Tiré el periódico por el aire y grité "¡No hay
cartas, querida!", y fui hacia un amplio sillón.
Por un instante no dijo nada, y luego, al tiempo que quitaba el envoltorio del
periódico, dijo muy despacio "El mundo olvida, el mundo ha olvidado".
Hay momentos en los que un cigarrillo es lo único que puede ayudar a
sobrellevar una situación; es más que un cómplice, es un
perfecto amigo secreto que te conoce y entiende de manera absoluta. Mientras
fumas, lo miras, sonríes o frunces el ceño, depende de la ocasión;
inhalas profundamente y exhalas el humo con un suave soplido. Era uno de esos
momentos. Caminé hacia las magnolias y las respiré hasta llenarme.
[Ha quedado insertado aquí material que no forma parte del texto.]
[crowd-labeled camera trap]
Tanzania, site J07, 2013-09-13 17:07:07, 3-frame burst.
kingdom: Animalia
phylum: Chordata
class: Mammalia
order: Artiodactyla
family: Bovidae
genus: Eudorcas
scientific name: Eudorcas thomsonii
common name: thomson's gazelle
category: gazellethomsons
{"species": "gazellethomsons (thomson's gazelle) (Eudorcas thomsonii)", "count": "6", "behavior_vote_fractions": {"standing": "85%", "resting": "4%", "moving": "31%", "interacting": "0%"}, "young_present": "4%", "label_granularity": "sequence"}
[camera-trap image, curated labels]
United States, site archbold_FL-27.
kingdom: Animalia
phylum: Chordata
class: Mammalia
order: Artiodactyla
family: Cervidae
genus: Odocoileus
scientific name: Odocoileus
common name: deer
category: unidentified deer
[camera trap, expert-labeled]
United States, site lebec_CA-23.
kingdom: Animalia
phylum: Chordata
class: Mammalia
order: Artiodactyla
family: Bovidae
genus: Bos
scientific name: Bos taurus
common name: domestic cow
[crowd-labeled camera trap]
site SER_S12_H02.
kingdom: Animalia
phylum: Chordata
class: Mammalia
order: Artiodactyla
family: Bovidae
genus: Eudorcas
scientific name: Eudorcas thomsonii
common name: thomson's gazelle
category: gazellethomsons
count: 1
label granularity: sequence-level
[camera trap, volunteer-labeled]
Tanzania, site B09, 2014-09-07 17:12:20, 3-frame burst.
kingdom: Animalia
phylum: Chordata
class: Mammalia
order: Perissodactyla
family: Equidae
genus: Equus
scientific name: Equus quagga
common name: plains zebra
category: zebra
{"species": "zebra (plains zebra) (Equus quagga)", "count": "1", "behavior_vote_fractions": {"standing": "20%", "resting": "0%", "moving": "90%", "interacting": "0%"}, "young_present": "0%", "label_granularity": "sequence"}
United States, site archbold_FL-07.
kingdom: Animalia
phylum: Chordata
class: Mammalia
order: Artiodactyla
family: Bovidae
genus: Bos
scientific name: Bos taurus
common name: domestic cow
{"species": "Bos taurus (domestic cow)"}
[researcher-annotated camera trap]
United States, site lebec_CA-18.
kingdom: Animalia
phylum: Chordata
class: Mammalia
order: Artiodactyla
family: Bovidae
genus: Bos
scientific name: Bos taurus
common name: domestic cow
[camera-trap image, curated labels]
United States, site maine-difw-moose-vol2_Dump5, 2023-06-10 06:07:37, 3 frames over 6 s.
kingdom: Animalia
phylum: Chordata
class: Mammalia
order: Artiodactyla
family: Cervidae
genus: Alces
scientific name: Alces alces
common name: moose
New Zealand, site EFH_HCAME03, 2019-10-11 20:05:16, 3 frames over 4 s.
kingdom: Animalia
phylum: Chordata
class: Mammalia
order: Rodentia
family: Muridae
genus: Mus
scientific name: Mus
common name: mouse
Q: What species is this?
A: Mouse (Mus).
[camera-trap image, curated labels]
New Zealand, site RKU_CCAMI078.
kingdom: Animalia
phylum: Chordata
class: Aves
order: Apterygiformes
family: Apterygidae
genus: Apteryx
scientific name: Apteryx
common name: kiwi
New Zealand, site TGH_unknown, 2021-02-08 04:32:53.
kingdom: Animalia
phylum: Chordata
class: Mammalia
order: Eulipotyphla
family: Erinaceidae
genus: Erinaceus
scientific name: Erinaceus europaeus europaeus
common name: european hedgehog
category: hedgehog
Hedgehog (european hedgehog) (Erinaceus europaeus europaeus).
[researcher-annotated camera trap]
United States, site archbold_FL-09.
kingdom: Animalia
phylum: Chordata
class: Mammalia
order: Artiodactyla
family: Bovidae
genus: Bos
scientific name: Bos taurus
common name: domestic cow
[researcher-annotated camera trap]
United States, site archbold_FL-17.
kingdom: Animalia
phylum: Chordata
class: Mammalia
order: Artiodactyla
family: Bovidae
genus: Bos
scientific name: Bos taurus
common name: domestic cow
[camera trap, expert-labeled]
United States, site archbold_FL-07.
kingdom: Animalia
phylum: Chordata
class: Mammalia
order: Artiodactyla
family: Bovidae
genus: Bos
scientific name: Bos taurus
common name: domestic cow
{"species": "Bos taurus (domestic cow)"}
Luego regresé y me eché sobre sus hombros; rápidamente
apartó el periódico y con un giro lo colocó sobre la piedra.
-No hay nada en él, nada. Sólo hay algo sobre un juicio por envenenamiento;
sobre si un hombre envenenó a su mujer o no, y 20.000 personas acudieron
cada día a la corte y 2 millones de palabras se publicaron en todo el
mundo después de cada proceso.
-¡Qué mundo tonto! -dije hundiéndome en otro sillón.
Quería olvidarme del periódico y regresar de manera sutil, claro,
al momento antes de que llegara el cartero. Pero cuando ella respondió
supe que ese momento había terminado por ahora. No importa; ahora que
lo sabía, estaba dispuesto a esperar quinientos años si era necesario.
-No tan tonto -contestó Beatrice-. Después de todo, las 20.000
personas no lo hacen por morbosa curiosidad.
-¿Y qué es, querida? -Dios sabe que no me interesaba.
-¡Culpa! ¡Culpa!- gritó- No te diste cuenta. Se sienten cautivados
igual que se sienten los enfermos ante cualquier cosa. Ni un mísero artículo
acerca de sus propios casos. El hombre acusado puede ser inocente, pero las
personas en la corte son todas un poco envenenadoras. ¿Nunca pensaste
-estaba pálida y eufórica- en la cantidad de envenenadores que
jamás se descubren?. Es la excepción encontrar matrimonios que
no se envenenen el uno al otro (matrimonios y noviazgos) La cantidad de tazas
de té, de café, de copas de vino que están contaminadas.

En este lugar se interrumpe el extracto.